Scholz rüstet sich zum Kampf gegen den Steuerbetrug

 - 11:49
Steht unter Handlungsdruck: Bundesfinanzminster Olaf Scholz (SPD)

Das Bundesfinanzministerium will künftig mit einer spezialisierten Einheit gegen groß angelegten Steuerbetrug wie im Fall der „Cum-Ex“-Geschäfte vorgehen.

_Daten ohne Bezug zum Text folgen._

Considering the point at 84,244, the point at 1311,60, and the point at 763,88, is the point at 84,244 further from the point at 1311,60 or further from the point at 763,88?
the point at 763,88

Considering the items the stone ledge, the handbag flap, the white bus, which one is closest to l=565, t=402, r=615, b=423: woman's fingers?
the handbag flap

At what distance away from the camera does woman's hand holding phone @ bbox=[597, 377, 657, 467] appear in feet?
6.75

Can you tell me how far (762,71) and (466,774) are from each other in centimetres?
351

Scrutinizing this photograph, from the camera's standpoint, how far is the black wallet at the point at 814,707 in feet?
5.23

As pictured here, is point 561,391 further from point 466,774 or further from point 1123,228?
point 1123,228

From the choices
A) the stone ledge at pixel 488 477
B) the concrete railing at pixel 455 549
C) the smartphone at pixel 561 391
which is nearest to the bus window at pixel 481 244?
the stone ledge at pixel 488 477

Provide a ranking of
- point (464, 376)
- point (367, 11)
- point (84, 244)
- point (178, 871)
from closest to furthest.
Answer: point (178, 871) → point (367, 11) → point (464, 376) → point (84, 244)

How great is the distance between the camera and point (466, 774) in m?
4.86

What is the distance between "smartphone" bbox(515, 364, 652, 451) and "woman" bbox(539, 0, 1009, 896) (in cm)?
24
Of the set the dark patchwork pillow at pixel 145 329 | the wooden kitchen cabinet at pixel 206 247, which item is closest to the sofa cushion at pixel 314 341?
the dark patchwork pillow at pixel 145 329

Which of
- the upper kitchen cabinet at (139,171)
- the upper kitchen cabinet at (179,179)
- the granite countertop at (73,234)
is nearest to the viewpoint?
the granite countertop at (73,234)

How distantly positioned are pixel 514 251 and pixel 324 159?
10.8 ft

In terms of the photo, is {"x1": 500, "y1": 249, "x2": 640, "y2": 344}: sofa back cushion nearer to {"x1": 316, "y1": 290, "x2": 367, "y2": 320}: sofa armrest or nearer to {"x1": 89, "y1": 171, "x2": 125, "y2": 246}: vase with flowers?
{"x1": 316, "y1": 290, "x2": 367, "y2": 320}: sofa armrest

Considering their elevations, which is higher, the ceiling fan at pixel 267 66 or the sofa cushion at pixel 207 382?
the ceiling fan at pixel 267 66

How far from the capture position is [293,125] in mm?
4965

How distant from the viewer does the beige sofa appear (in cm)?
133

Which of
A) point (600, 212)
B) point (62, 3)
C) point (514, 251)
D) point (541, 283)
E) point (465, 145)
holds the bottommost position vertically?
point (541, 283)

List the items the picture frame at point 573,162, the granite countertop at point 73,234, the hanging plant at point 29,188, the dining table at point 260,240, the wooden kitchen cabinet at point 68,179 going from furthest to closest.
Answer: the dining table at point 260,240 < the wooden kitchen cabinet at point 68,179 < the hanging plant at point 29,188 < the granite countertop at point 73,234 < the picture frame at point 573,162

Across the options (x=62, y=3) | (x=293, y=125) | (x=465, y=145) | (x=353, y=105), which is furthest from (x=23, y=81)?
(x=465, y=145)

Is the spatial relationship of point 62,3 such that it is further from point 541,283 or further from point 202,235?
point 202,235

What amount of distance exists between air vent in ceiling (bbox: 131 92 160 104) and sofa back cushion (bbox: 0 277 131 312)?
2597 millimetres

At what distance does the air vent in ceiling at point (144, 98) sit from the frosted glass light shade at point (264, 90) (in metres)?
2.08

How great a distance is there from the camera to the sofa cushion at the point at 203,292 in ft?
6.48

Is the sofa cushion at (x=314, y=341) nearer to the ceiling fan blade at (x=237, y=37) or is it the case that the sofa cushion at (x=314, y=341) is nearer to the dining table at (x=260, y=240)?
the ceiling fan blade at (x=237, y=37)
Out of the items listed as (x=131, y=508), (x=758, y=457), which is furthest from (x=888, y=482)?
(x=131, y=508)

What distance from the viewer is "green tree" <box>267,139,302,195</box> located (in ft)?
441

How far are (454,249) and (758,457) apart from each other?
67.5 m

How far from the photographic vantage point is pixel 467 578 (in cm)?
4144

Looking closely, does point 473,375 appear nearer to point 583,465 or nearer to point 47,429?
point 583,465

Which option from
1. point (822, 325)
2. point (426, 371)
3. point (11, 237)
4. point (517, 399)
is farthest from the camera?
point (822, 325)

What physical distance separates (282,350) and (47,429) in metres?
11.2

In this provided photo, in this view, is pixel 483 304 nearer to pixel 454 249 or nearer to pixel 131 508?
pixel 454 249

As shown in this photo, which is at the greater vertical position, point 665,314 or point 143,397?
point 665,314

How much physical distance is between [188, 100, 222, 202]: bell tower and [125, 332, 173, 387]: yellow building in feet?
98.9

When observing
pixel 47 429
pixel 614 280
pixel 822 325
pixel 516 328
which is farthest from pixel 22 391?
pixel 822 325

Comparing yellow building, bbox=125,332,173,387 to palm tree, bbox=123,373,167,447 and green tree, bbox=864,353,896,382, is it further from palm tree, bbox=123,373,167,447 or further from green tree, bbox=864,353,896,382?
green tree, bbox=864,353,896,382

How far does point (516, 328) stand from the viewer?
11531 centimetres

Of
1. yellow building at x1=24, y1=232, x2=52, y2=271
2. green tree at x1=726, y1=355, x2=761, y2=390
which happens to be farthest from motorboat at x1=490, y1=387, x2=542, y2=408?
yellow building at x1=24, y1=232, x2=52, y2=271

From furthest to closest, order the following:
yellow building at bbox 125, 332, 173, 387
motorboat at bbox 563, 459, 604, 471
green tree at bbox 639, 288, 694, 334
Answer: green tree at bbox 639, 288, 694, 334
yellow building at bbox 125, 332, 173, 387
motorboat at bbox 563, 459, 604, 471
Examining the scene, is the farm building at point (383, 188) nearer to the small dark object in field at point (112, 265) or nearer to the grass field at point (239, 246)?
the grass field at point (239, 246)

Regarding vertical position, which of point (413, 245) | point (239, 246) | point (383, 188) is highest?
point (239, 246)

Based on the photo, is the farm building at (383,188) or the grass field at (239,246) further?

Finanzminister Olaf Scholz (SPD) werde dazu eine mit insgesamt 48 Stellen ausgestattete Spezialeinheit beim Bundeszentralamt für Steuern einrichten, berichtete die „Welt am Sonntag“. Für die „Task Force gegen Steuergestaltungsmodelle am Kapitalmarkt“ seien Ausgaben von etwa 21 Millionen Euro veranschlagt, die im Bundeshaushalt 2020 schon eingeplant seien.

Mit dem Hin- und Herschieben von Aktien mit („cum“) und ohne („ex“) Dividendenanspruch hatten Investoren viel Geld zu Lasten der Staatskasse eingestrichen. Anleger ließen sich eine einmal gezahlte Kapitalertragsteuer auf Aktiendividenden mit Hilfe von Banken mehrfach erstatten. „Cum-Ex“-Deals haben den Staat Schätzungen zufolge zwischen 10 und 12 Milliarden Euro gekostet.

Scholz wolle die neue Einheit dem Vernehmen nach am Montag bei einer Sitzung den Chefs der Steuerabteilungen bei Bund und Ländern vorstellen, berichtete die Zeitung. Sie solle „Informationen über Handlungsmuster und Akteure“ in einer Hand bündeln und auswerten. Landesbehörden, die Finanzaufsicht Bafin sowie ausländische Ermittlungsbehörden sollten bei ihr Ansprechpartner finden. Der Steuerskandal beschäftigt auch die Justiz.

Strafprozesse laufen an

Im überhaupt ersten Strafprozess in Deutschland in Bonn sind zwei frühere Börsenhändler der Hypo-Vereinsbank angeklagt. Die beiden Briten haben im bisherigen Verlauf der Verhandlung geschildert, welche industriellen Ausmaße „Cum-Ex“ in Deutschland hatte. Schwerreiche Investoren konnte innerhalb von wenigen Monaten ohne größeres Risiko Millionen an Renditen einfahren. Anwälte und Broker verdienten üppig an Provisionen, namhafte Wissenschaftler im Steuerrecht attestierten in Gutachten, dass die Aktiengeschäfte rund um den Stichtag der Dividende zulässig waren.

Weitere Zeugen haben vor allem die ebenfalls am Verfahren beteiligten Banken und die zentrale Verwahrstelle Clearstream belastet. Über die Tochtergesellschaft der Deutschen Börse wurden die umstrittenen Aktiengeschäfte abgewickelt. Mit einem Urteil wird im Januar 2020 gerechnet.

Ein Strafgericht in Augsburg muss derweil die Machenschaften rund um das „Goldfinger“-Modell aufklären. Hier konnten Investoren mittels Handels mit Gold über eigens gegründete Gesellschaften im Ausland Millionensummen an Steuern sparen. 2014 schloss der Gesetzgeber diese Lücke im Einkommensteuerrecht. Zudem entschied der Bundesfinanzhof 2017, unter welchen Bedingungen der Goldhandel in der Zeit vor der Gesetzesänderung zulässig war.